What does gard_input and grad_output mean

shakeel608 · January 17, 2024, 3:20pm

Can anyone please explain with a simple example what is the exact meaning of grad_input and grad_output. I tired to understand from documentations but I couldn’t grasp it

ptrblck · January 17, 2024, 4:26pm

grad_output is the gradient coming from the output of the module during the backward pass while grad_input is the gradient which will be passed to the corresponding input of the module during the backward pass.
Here is a small example using nn.ReLU():

m = nn.ReLU()
m.register_full_backward_hook(lambda module, grad_input, grad_output: print("grad_input: {}\ngrad_output: {}".format(grad_input, grad_output)))
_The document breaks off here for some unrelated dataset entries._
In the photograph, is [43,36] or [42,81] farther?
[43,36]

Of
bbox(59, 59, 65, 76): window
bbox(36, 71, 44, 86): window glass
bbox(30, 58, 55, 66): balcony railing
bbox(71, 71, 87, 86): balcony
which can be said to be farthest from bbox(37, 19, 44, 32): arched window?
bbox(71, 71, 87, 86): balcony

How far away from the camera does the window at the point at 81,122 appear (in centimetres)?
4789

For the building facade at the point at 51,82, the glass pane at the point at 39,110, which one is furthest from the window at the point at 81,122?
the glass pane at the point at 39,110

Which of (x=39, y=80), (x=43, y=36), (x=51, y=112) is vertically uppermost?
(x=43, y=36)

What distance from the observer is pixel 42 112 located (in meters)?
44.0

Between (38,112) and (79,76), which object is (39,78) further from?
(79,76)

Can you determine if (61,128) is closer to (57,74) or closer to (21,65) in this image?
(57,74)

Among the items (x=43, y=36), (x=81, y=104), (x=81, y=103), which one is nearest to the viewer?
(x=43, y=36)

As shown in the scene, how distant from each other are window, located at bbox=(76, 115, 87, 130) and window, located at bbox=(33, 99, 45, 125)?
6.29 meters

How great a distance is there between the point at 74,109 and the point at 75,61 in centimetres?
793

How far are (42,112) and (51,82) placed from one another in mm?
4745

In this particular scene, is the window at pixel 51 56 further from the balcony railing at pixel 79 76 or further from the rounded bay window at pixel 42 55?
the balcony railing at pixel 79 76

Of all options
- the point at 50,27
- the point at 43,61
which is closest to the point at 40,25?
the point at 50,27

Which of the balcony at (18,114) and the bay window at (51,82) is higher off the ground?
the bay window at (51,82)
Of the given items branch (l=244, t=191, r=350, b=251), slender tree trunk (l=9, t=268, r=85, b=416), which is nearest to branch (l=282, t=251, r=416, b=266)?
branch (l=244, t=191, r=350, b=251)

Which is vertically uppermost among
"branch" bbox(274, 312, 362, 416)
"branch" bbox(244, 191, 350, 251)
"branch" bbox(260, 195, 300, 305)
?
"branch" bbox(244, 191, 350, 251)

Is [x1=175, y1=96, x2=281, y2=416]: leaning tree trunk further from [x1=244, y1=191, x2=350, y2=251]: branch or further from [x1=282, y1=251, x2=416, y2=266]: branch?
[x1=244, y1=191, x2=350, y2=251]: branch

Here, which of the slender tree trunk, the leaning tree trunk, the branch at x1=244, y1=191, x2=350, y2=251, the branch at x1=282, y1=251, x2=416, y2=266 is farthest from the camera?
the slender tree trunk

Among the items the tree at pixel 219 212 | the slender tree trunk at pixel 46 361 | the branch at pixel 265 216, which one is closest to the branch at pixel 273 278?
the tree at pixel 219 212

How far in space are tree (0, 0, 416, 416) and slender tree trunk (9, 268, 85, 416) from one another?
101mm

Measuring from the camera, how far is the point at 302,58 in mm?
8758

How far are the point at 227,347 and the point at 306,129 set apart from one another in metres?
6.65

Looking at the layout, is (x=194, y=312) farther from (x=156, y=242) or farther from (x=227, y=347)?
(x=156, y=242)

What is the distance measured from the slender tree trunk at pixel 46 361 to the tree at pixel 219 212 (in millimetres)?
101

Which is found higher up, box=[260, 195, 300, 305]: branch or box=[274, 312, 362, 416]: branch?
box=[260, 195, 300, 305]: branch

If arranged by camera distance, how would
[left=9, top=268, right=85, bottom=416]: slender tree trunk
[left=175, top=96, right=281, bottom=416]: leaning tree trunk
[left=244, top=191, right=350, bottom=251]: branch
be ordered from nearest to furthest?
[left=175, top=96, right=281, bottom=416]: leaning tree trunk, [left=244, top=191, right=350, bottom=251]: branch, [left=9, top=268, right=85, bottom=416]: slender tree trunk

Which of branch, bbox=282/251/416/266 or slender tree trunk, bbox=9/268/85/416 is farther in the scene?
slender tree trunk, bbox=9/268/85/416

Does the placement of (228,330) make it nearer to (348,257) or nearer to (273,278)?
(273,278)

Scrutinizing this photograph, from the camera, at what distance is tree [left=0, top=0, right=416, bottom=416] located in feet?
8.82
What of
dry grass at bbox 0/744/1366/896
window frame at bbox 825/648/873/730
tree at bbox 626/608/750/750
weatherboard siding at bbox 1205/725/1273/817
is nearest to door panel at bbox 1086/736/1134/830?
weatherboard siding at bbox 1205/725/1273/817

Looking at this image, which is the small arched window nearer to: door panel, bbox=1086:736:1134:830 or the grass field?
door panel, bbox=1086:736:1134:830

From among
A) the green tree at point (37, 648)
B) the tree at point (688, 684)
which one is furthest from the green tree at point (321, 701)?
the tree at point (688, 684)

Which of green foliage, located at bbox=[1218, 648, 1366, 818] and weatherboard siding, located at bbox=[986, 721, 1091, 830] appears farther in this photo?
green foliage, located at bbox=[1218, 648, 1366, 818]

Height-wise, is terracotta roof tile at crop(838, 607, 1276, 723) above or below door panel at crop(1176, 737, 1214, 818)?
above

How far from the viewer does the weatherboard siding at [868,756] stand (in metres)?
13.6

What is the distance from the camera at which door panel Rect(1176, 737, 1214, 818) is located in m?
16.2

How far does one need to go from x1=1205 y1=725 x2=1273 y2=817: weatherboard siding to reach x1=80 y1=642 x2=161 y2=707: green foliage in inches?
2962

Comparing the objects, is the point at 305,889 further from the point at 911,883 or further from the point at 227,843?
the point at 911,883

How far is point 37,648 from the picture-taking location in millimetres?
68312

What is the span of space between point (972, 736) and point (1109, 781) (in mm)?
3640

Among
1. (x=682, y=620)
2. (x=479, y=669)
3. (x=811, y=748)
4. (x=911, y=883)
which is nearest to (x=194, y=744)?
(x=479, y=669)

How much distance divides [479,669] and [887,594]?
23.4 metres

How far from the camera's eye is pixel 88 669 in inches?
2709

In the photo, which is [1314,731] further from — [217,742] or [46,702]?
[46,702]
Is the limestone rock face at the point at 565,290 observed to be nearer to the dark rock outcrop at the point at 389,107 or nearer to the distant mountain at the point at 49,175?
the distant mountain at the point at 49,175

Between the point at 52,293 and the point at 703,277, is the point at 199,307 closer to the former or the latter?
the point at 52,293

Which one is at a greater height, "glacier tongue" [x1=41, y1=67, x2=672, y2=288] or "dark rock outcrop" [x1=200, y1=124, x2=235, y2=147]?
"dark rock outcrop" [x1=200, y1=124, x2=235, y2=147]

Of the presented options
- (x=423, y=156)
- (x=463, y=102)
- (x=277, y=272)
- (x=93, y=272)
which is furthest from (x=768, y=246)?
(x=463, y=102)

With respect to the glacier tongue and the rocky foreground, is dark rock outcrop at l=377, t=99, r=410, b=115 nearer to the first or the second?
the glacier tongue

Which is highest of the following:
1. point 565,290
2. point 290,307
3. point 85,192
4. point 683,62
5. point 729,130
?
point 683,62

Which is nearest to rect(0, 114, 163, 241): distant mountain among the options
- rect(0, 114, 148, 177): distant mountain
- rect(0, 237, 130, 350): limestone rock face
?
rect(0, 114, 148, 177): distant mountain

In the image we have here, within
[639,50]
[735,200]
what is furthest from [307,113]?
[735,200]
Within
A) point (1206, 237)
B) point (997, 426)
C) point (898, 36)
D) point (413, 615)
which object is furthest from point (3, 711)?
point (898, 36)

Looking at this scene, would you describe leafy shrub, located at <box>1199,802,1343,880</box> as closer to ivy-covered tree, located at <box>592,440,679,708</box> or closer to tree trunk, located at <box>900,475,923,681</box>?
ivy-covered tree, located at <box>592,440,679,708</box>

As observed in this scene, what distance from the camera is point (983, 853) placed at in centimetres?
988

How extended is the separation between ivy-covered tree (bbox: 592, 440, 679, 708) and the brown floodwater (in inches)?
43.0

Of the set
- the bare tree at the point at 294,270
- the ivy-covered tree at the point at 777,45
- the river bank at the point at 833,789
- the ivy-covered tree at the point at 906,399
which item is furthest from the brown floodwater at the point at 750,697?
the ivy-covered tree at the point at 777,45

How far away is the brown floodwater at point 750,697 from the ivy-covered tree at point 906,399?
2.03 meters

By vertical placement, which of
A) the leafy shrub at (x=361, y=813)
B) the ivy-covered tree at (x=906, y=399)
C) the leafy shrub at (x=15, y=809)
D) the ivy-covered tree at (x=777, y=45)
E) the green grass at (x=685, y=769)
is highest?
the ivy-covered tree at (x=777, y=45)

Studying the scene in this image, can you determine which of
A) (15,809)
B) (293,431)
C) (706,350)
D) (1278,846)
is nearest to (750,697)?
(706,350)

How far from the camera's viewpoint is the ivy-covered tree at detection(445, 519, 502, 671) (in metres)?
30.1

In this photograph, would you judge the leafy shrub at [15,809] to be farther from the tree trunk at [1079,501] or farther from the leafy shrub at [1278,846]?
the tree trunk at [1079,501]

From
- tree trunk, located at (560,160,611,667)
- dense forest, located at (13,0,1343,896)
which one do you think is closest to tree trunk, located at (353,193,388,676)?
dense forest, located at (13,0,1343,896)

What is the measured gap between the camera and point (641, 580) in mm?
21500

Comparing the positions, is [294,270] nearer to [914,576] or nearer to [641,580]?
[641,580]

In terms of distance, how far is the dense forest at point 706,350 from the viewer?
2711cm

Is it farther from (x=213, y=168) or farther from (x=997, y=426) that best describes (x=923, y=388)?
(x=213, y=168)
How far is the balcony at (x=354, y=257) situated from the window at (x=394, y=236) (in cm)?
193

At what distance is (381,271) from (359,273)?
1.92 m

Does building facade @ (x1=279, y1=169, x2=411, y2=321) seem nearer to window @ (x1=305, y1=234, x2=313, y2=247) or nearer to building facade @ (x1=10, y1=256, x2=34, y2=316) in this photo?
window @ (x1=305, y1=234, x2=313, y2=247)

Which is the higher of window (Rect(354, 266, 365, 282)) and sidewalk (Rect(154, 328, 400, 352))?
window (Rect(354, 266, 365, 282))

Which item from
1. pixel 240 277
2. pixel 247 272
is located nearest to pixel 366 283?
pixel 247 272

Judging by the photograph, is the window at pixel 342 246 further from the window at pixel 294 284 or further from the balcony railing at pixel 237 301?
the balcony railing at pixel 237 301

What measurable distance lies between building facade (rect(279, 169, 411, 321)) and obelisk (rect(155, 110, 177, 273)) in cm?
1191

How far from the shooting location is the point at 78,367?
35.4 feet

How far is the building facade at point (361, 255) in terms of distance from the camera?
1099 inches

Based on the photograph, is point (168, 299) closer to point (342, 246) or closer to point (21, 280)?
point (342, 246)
x = torch.randn(2, 2, requires_grad=True)
print(x)
# tensor([[-0.5412, -0.2550],
#         [-1.5957,  0.2068]], requires_grad=True)

out = m(x)
print(out)
# tensor([[0.0000, 0.0000],
#         [0.0000, 0.2068]], grad_fn=<BackwardHookFunctionBackward>)

out.backward(gradient=torch.ones_like(out)*2.)
# grad_input: (tensor([[0., 0.],
#         [0., 2.]]),)
# grad_output: (tensor([[2., 2.],
#         [2., 2.]]),)

print(x.grad)
# tensor([[0., 0.],
#         [0., 2.]])

As you can see grad_output corresponds to the gradient I’m passing to backward while grad_input will be returned and assigned to x as it’s the input of the module.

shakeel608 · January 18, 2024, 1:22pm

Thanks a lot.
This makes sense to me now.
If I need these grad_out from the hooks in the main training loop?
How should I get those after the backward call

ptrblck · January 18, 2024, 1:30pm

You can use backward hooks to access these gradients as seen in my code snippet.